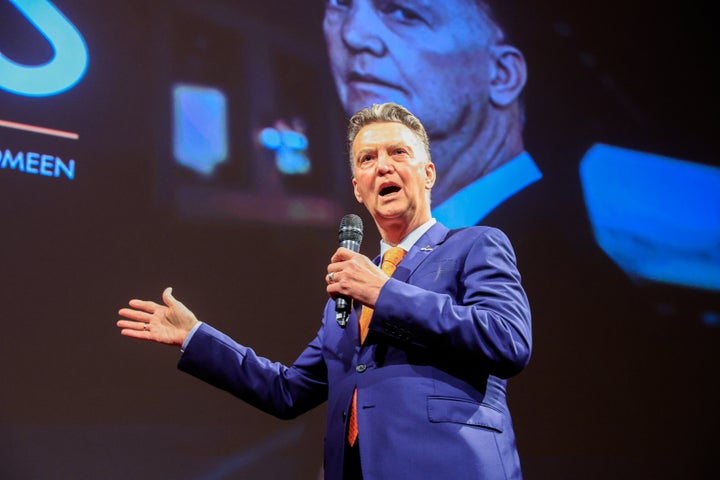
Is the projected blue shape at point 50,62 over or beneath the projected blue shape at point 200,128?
over

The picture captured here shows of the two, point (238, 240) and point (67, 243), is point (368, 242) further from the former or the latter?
point (67, 243)

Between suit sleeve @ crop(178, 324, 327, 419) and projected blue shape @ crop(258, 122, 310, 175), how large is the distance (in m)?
1.07

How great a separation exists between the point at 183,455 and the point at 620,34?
10.2 feet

......

■ What is asked: Carry every line of the data above over into your reply, adding -45 to each number in the answers, both coordinates and distances, and leaving everything else unchanged. Omit the pictures.

■ Response:
Is the projected blue shape at point 50,62 over or beneath the projected blue shape at point 200,128?
over

The picture captured here shows of the two, point (238, 240) and point (67, 243), is point (368, 242) further from the former or the latter?
point (22, 198)

Between suit sleeve @ crop(178, 324, 327, 419) and projected blue shape @ crop(258, 122, 310, 175), how large is the distance (in m)?
-43.93

How great a separation exists between the point at 183,455 and the point at 620,34?
-34.8 feet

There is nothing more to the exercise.